Muchas expediciones se dirigían a Resanta, y yo fui en una de ellas. Como Daeva de la geografía podría encontrar un lugar apropiado para construir una fortaleza segura para los elios en Resanta.
Pero también tenía una ambición personal: completar el mapa que había dejado mi maestra Ildena. En parte, mi decisión de unirme a un equipo de expedición se debió a su influencia.
Ildena era una excelente Daeva de la geografía. Aunque para la lucha no tenía talento, su pasión por el nuevo mundo era inmensa y dedicó mucho tiempo a investigar y cartografiar los Abismos.
Tras una serie de viajes a Resanta, Ildena decidió dedicarse a elaborar un mapa de la región.
Casi había completado su mapa, estaba rebosante de entusiasmo cuando partió a su última expedición. No la volvimos a ver jamás.

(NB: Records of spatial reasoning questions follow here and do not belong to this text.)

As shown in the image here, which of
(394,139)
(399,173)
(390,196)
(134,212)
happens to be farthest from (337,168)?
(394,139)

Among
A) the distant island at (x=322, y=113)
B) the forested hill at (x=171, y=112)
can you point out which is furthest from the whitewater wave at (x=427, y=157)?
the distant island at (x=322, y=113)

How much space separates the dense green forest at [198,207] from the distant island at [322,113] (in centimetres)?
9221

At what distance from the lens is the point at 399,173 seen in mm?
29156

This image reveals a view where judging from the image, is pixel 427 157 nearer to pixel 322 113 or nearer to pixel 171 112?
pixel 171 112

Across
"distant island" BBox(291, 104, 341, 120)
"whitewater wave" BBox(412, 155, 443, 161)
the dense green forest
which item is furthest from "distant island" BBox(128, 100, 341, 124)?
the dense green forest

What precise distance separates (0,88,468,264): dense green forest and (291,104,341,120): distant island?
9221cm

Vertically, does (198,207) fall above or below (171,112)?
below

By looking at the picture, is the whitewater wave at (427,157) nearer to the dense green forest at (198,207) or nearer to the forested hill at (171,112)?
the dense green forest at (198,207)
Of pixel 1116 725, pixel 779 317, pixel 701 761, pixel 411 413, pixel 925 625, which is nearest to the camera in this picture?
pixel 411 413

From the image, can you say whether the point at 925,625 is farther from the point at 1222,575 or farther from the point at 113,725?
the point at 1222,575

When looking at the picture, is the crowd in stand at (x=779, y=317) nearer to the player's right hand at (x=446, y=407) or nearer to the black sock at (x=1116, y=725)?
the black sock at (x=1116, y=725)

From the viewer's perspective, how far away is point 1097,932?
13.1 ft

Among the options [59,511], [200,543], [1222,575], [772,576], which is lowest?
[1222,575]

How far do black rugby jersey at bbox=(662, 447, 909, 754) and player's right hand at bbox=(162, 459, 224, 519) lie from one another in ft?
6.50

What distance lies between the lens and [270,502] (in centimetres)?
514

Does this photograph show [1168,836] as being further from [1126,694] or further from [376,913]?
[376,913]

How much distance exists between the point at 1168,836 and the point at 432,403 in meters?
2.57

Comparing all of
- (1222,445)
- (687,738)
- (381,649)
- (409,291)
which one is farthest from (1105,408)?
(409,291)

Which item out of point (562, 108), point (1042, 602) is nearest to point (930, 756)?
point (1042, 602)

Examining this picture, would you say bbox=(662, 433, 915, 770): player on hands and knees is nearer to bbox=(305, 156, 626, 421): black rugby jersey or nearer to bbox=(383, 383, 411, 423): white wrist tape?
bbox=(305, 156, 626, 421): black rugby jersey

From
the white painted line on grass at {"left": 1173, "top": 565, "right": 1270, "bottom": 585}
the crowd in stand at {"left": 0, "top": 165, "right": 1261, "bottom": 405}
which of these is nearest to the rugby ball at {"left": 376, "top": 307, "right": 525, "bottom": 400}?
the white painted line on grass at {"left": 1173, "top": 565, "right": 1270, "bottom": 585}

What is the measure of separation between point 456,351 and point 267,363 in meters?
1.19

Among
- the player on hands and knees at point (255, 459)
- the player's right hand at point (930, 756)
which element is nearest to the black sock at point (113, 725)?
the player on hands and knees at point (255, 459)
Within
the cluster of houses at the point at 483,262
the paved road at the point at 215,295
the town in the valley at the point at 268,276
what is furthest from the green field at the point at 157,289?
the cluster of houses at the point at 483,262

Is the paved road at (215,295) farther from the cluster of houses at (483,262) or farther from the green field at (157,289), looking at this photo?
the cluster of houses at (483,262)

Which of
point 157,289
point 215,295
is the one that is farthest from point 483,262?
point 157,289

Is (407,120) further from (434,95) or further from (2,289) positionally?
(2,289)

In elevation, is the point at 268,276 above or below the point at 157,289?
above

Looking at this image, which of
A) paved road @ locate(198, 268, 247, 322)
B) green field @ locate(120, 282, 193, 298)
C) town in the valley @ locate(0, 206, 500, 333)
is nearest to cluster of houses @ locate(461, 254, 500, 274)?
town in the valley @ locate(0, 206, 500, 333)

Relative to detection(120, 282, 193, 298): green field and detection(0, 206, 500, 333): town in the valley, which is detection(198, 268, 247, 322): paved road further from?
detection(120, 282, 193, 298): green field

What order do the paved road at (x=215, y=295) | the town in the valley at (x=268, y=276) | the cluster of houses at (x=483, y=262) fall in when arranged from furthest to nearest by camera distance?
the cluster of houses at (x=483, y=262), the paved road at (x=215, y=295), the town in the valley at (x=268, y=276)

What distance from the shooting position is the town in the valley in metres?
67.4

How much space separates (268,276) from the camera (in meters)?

Un año después de su desaparición, partí a Resanta con una copia del mapa incompleto de Ildena en mi cubo.
Cada noche echaba un par de leños al fuego, desenrollaba el mapa y cavilaba. Una y otra vez. Antes de ir a dormir, rezaba para mis adentros: "Ildena, donde quiera que estés en el Abismo, concédeme tu fuerza."
Mis compañeros y yo habíamos investigado Abismos más pequeños y móviles, pero el objetivo de la misión de Resanta era nuevo para todos nosotros, nadie conocía demasiado esa zona.
Lo que teníamos era información que habíamos adquirido a través del sacrificio de quienes habían ido antes que nosotros. Nuestra expedición se guió principalmente por el mapa de Ildena, que era básicamente un conjunto de esbozos e indicaciones imprecisas.
El mapa por el que Ildena había sacrificado su vida eterna, lamentablemente estaba incompleto. Pero todas las noches volvía a jurar: "Concluiré el trabajo que Ildena no pudo finalizar".
Los elios no fueron los únicos que alcanzaron Resanta. Atravesando un páramo inhóspito cubierto de restos de espíritus y Balaúres, descubrimos cadáveres que llevaban mucho tiempo muertos.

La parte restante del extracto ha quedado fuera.